(Records shown)

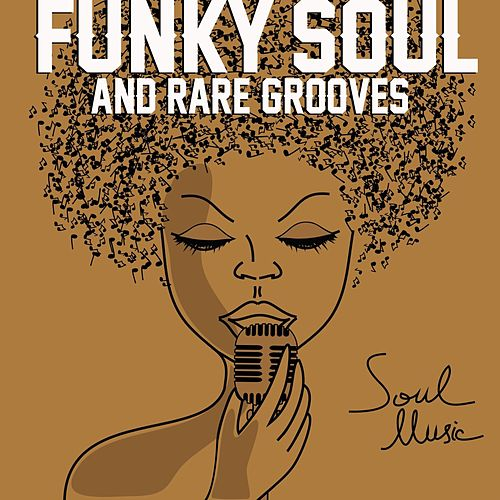 Funky Soul and Rare Grooves by Various Artists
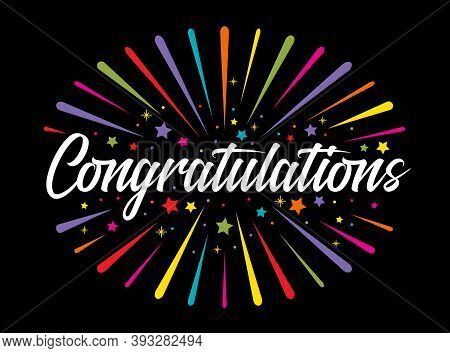 Congratulations Banner With Colorful Fireworks Stars And Circle Bubbles Around White Text On Black B
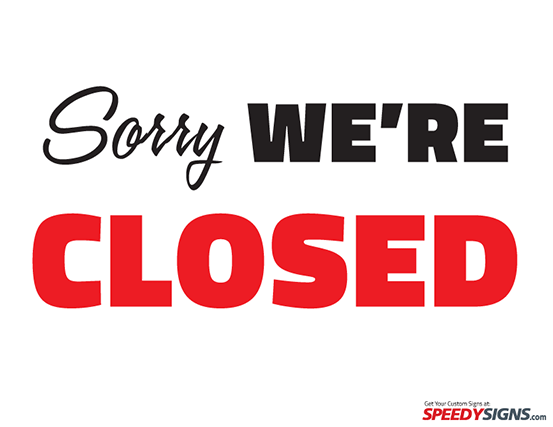 Free Sorry We're Closed Printable Sign Template | Free Printable ...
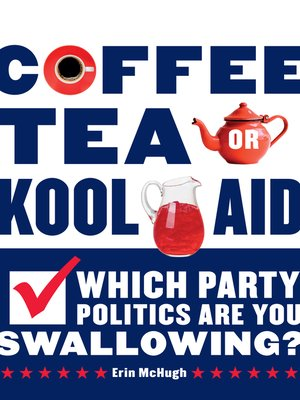 cover image of Coffee, Tea, or Kool-Aid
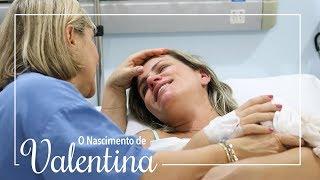 Video O Nascimento de Valentina - Parto Normal download MP3, 3GP, MP4, WEBM, AVI, FLV Oktober 2018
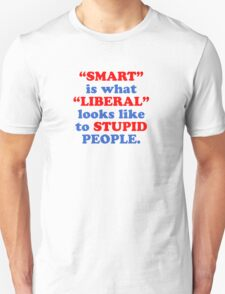 SMART is what LIBERAL looks like to STUPID people. T-Shirt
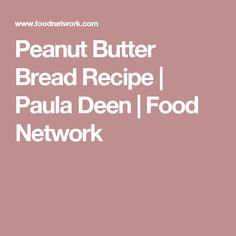 Peanut Butter Bread Recipe | Paula Deen | Food Network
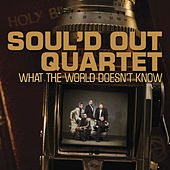 What The World Doesn't Know by Soul'd Out Quartet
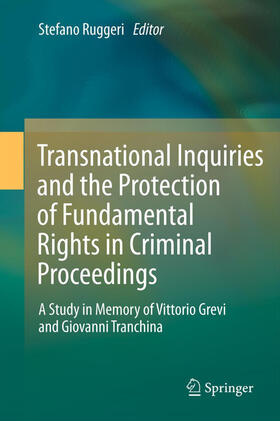 Ruggeri | Transnational Inquiries and the Protection of Fundamental Rights in Criminal Proceedings | Buch | sack.de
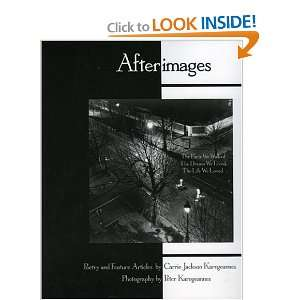 Afterimages The Paris We Walked, The Dream We Lived, The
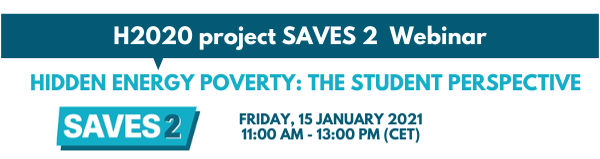H2020 project SAVES 2 webinar. Hidden energy poverty: the student perspective. Friday 15 January 2021, 11am-1pm CET
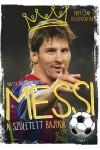 Messi - A született bajnok (Nem csak rajongóknak)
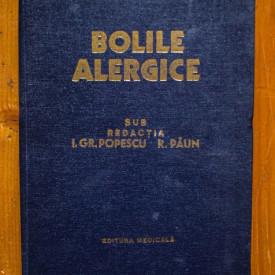 I. Gr. Popescu, R. Paun (coord.) - Bolile alergice (editie hardcover)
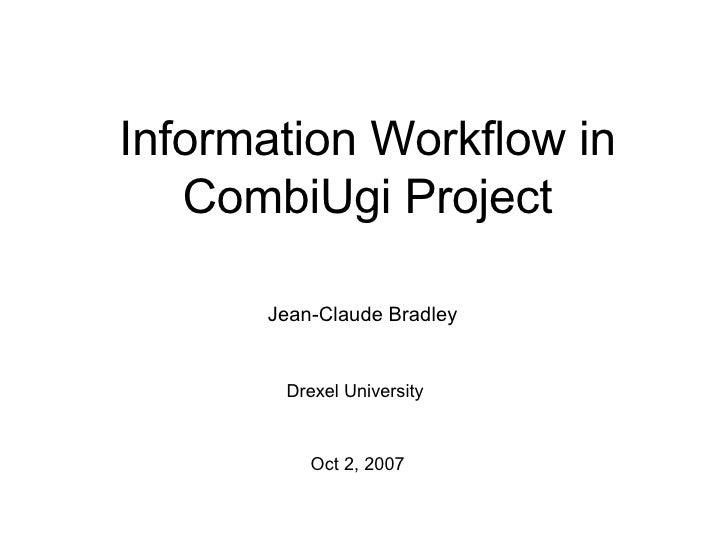 Information Workflow in CombiUgi Project Jean-Claude Bradley Drexel University Oct 2, 2007
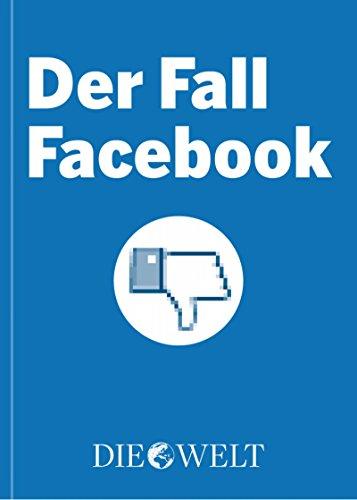 Der Fall Facebook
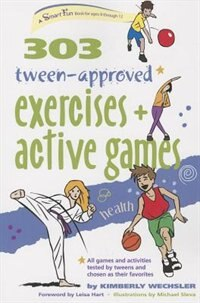 Book 303 Tween-Approved Exercises and Active Games by Kimberly Wechsler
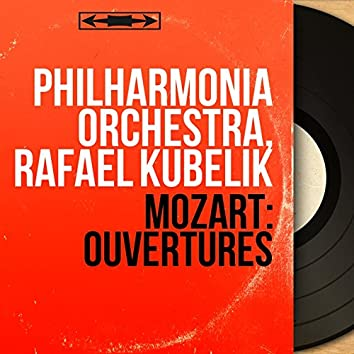 Mozart: Ouvertures (Mono Version)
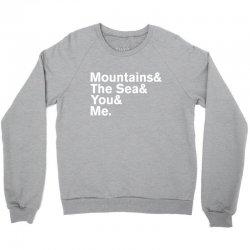 It's Only Mountains & Sea & Prince & Me Crewneck Sweatshirt | Artistshot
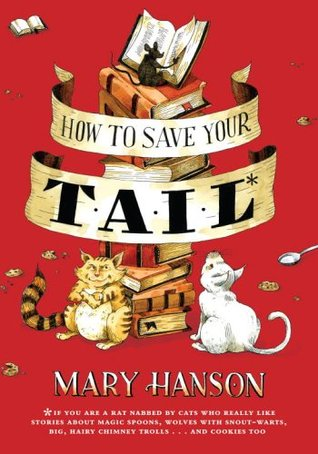 How to Save Your Tail* by Mary Hanson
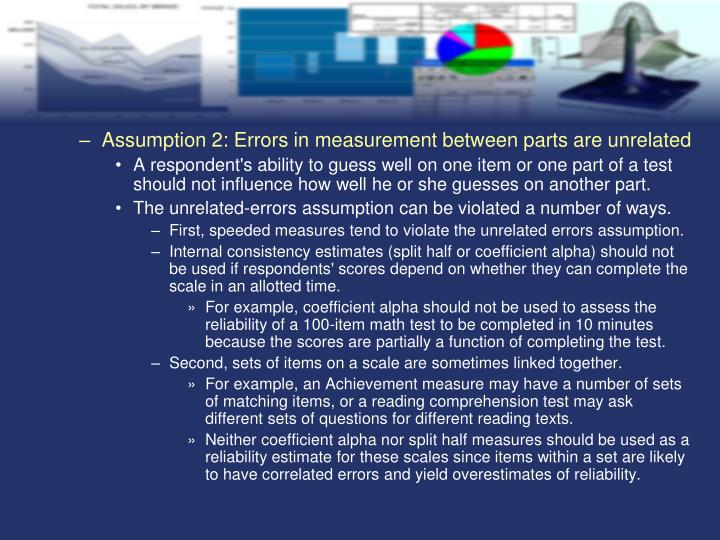 Assumption 2: Errors in measurement between parts are unrelated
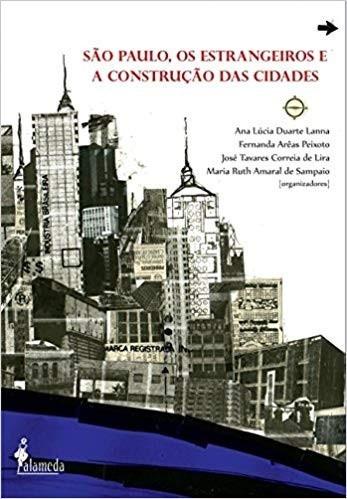 Sao Paulo, Os Estrangeiros E A Construcao Das Cidades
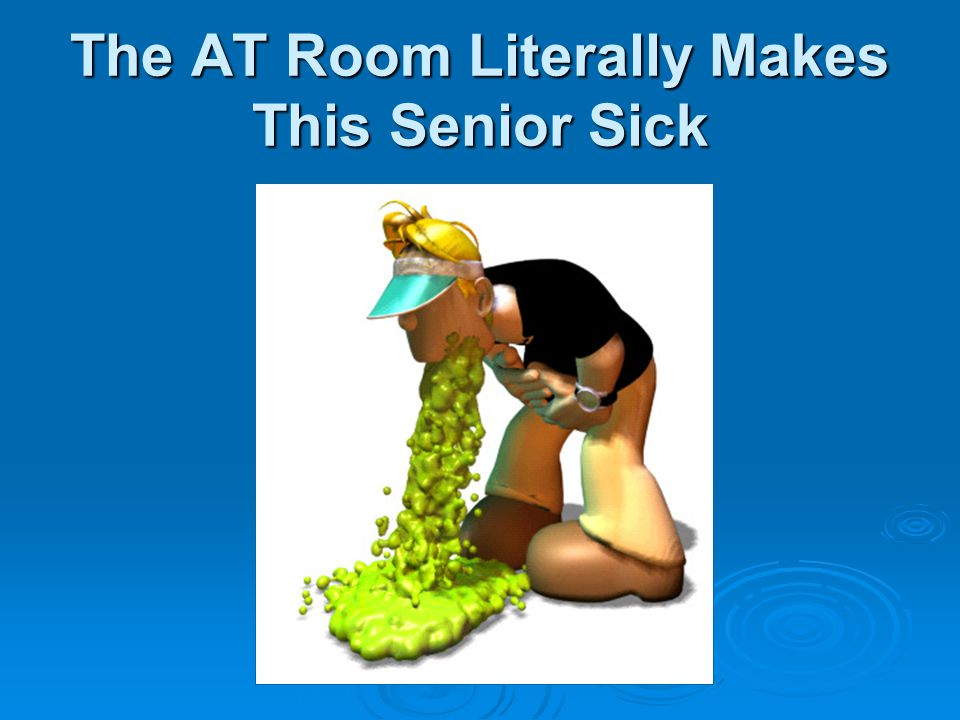 The AT Room Literally Makes This Senior Sick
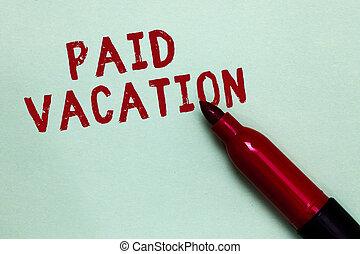 écriture, texte, payé, vacation., concept, signification, sabbatique, week-end, fermé, vacances, temps loin, avantages, ouvert, rouges, marqueur, intention, communiquer, message, idées, vert, arrière-plan.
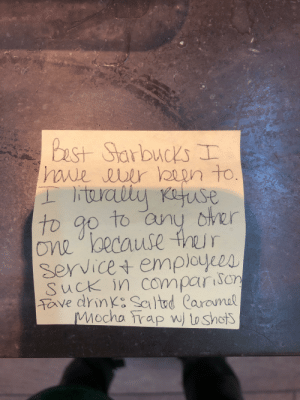 Got this in our suggestion box today, made my day: Best Starbucks  haue auer been to.  literalty Kafuse  dtrer  to any  To g0  One because ther  service+ employees  SucK in comparison  Tave drink Saltud Caromal  Mocha rap w toshots Got this in our suggestion box today, made my day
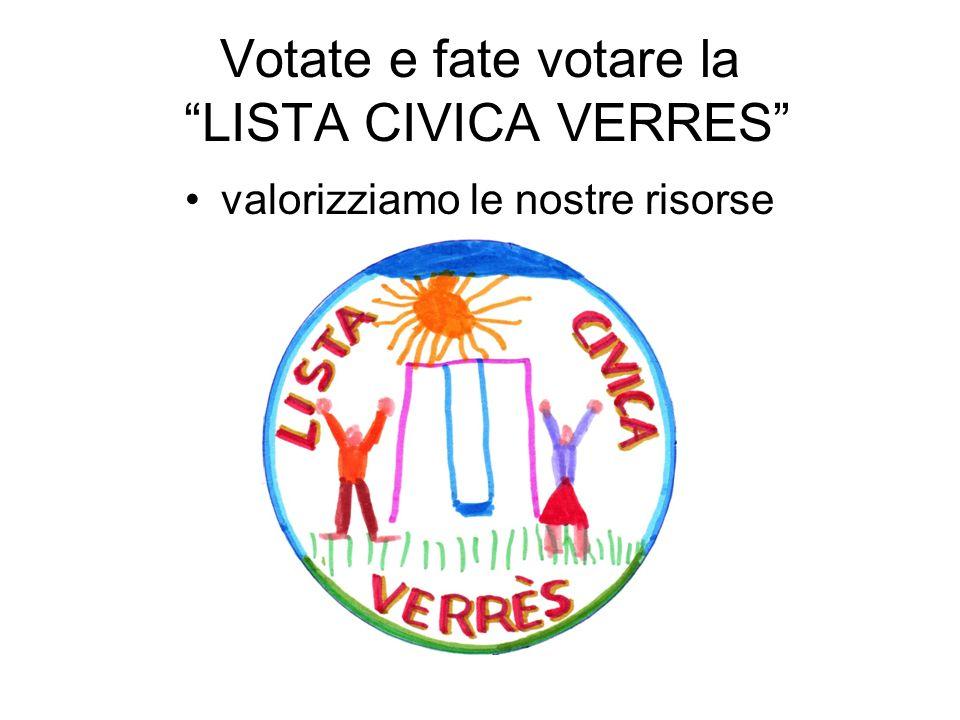 Votate e fate votare la LISTA CIVICA VERRES valorizziamo le nostre risorse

(End Records shown)

* [Exercise]
Each of the records above needs to be transcribed exactly, apart from its pictures.

* [Response for this exercise]
 Funky Soul and Rare Grooves by Various Artists
 Congratulations Banner With Colorful Fireworks Stars And Circle Bubbles Around White Text On Black B
 Free Sorry We're Closed Printable Sign Template | Free Printable ...
 cover image of Coffee, Tea, or Kool-Aid
 Video O Nascimento de Valentina - Parto Normal download MP3, 3GP, MP4, WEBM, AVI, FLV Oktober 2018
 SMART is what LIBERAL looks like to STUPID people. T-Shirt
 Peanut Butter Bread Recipe | Paula Deen | Food Network
 What The World Doesn't Know by Soul'd Out Quartet
 Ruggeri | Transnational Inquiries and the Protection of Fundamental Rights in Criminal Proceedings | Buch | sack.de
 Afterimages The Paris We Walked, The Dream We Lived, The
H2020 project SAVES 2 webinar. Hidden energy poverty: the student perspective. Friday 15 January 2021, 11am-1pm CET
 Messi - A született bajnok (Nem csak rajongóknak)
 I. Gr. Popescu, R. Paun (coord.) - Bolile alergice (editie hardcover)
 Information Workflow in CombiUgi Project Jean-Claude Bradley Drexel University Oct 2, 2007
 Der Fall Facebook
 Book 303 Tween-Approved Exercises and Active Games by Kimberly Wechsler
 Mozart: Ouvertures (Mono Version)
 It's Only Mountains & Sea & Prince & Me Crewneck Sweatshirt | Artistshot
 How to Save Your Tail* by Mary Hanson
 Assumption 2: Errors in measurement between parts are unrelated
 Sao Paulo, Os Estrangeiros E A Construcao Das Cidades
 The AT Room Literally Makes This Senior Sick
 écriture, texte, payé, vacation., concept, signification, sabbatique, week-end, fermé, vacances, temps loin, avantages, ouvert, rouges, marqueur, intention, communiquer, message, idées, vert, arrière-plan.
 Got this in our suggestion box today, made my day: Best Starbucks  haue auer been to.  literalty Kafuse  dtrer  to any  To g0  One because ther  service+ employees  SucK in comparison  Tave drink Saltud Caromal  Mocha rap w toshots Got this in our suggestion box today, made my day
 Votate e fate votare la LISTA CIVICA VERRES valorizziamo le nostre risorse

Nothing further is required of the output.